Particularly alarming is the decline in federal funding of basic research. Basic or pure research is conducted to gather general information and to expand existing knowledge and understanding, whereas applied research is conducted for more targeted purposes — to resolve a particular question or to achieve a specific commercial objective. In this sense, basic research is the foundation for applied research, establishing the context of knowledge and understanding within which additional progress can be made regarding specific inquiries. While businesses conduct some basic research, they are not well suited for such projects, given the scale and risk that basic research entails together with the unknown practical outcome of such inquiry.
Government funding of basic research has played a critical role in driving many technological breakthroughs that have helped U.S. industry become a global technology leader, and in the creation of iconic America companies — including Sun Microsystems, Pfizer, Genentech, Cisco, and Google — which trace their origin back to federally funded basic research. In fiscal year 2017, the federal government funded $40.2 billion in basic research, down 13 percent from 2005 in inflation-adjusted terms. This decline followed more than 50 years of steady increases.
As the United States has reduced its commitment to R&D, other nations have dramatically expanded theirs. Over the period 2000 to 2017, India increased domestic R&D spending at an average annual rate of 8 percent, South Korea by 10 percent, and China by nearly 20 percent.
The competitive threat from China is of particular concern. In recent years, China has targeted critical industries like petrochemicals, electronics, metals and materials, machinery and equipment, pharmaceuticals and biotechnology, information technology, and artificial intelligence. China’s Belt and Road global infrastructure initiative, the Made in China 2025 plan regarding advanced manufacturing, and the China Standards 2035 blueprint are key aspects of China’s ambition to dominate the 21st century economy — all supported by robust research and development. According to the National Science Board, China likely surpassed the United States in R&D funding for the first time in 2019.
But renewing America’s commitment to research and scientific inquiry is about more than competing with China. As Jonathan Gruber, co-author of the book “Jump-Starting America: How Breakthrough Science Can Revive Economic Growth and the American Dream” has pointed out, science policy is economic policy — investments in science lead to innovations that drive economic growth and job creation.

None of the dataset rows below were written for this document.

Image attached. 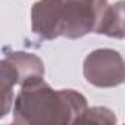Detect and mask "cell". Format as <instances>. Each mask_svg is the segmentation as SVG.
Masks as SVG:
<instances>
[{
	"mask_svg": "<svg viewBox=\"0 0 125 125\" xmlns=\"http://www.w3.org/2000/svg\"><path fill=\"white\" fill-rule=\"evenodd\" d=\"M5 59H8L16 69L19 85L30 78L44 77V63L34 53L21 52V50H8L5 53Z\"/></svg>",
	"mask_w": 125,
	"mask_h": 125,
	"instance_id": "5b68a950",
	"label": "cell"
},
{
	"mask_svg": "<svg viewBox=\"0 0 125 125\" xmlns=\"http://www.w3.org/2000/svg\"><path fill=\"white\" fill-rule=\"evenodd\" d=\"M107 8V0H62V35L81 38L97 32Z\"/></svg>",
	"mask_w": 125,
	"mask_h": 125,
	"instance_id": "7a4b0ae2",
	"label": "cell"
},
{
	"mask_svg": "<svg viewBox=\"0 0 125 125\" xmlns=\"http://www.w3.org/2000/svg\"><path fill=\"white\" fill-rule=\"evenodd\" d=\"M18 85V74L8 59H0V119L5 118L13 104V87Z\"/></svg>",
	"mask_w": 125,
	"mask_h": 125,
	"instance_id": "8992f818",
	"label": "cell"
},
{
	"mask_svg": "<svg viewBox=\"0 0 125 125\" xmlns=\"http://www.w3.org/2000/svg\"><path fill=\"white\" fill-rule=\"evenodd\" d=\"M62 0H38L31 8V30L41 40L62 35Z\"/></svg>",
	"mask_w": 125,
	"mask_h": 125,
	"instance_id": "277c9868",
	"label": "cell"
},
{
	"mask_svg": "<svg viewBox=\"0 0 125 125\" xmlns=\"http://www.w3.org/2000/svg\"><path fill=\"white\" fill-rule=\"evenodd\" d=\"M96 34H103L113 38H124V2L119 0L115 5H109L103 21Z\"/></svg>",
	"mask_w": 125,
	"mask_h": 125,
	"instance_id": "52a82bcc",
	"label": "cell"
},
{
	"mask_svg": "<svg viewBox=\"0 0 125 125\" xmlns=\"http://www.w3.org/2000/svg\"><path fill=\"white\" fill-rule=\"evenodd\" d=\"M87 99L72 88L54 90L44 77H34L21 84L13 100V122L24 125L77 124L87 109Z\"/></svg>",
	"mask_w": 125,
	"mask_h": 125,
	"instance_id": "6da1fadb",
	"label": "cell"
},
{
	"mask_svg": "<svg viewBox=\"0 0 125 125\" xmlns=\"http://www.w3.org/2000/svg\"><path fill=\"white\" fill-rule=\"evenodd\" d=\"M88 122L90 124L112 125V124H116V116L107 107H102V106H94V107H90V109L87 107L77 124H88Z\"/></svg>",
	"mask_w": 125,
	"mask_h": 125,
	"instance_id": "ba28073f",
	"label": "cell"
},
{
	"mask_svg": "<svg viewBox=\"0 0 125 125\" xmlns=\"http://www.w3.org/2000/svg\"><path fill=\"white\" fill-rule=\"evenodd\" d=\"M83 74L88 84L99 88H112L124 83V59L113 49H96L87 54Z\"/></svg>",
	"mask_w": 125,
	"mask_h": 125,
	"instance_id": "3957f363",
	"label": "cell"
}]
</instances>
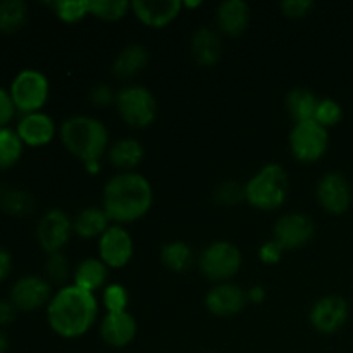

The Endless Frontier Act would address this national priority in several important ways. The Act would expand the National Science Foundation (NSF), to be renamed the National Science and Technology Foundation (NTSF); establish a new Technology Directorate within the NTSF; authorize $100 billion for the new directorate to reinvigorate American leadership in the discovery and application of ten key technology areas that will define global competitiveness; authorize an additional $10 billion for the Commerce Department to designate at least 10 regional technology hubs; and fund programs to accelerate the transfer of new technologies from the lab to the marketplace.
If America is to retain its status as the world’s innovation leader, the multi-decade decline in the federal government’s commitment to scientific research must be reversed. Doing so will not be easy given current fiscal circumstances, but there is little doubt that America’s economic and strategic future depends on such a commitment.
John R. Dearie is president of the Center for American Entrepreneurship.